Written task:
Rewrite the lines in the records below, changing "shop entrance" to "store entrance" and keeping everything else the same. Leave the pictures out of your answer.

Provided records:
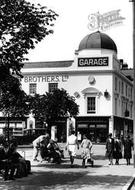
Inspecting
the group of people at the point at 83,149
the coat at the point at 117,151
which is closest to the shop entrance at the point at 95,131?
the coat at the point at 117,151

In response:
Inspecting
the group of people at the point at 83,149
the coat at the point at 117,151
which is closest to the store entrance at the point at 95,131?
the coat at the point at 117,151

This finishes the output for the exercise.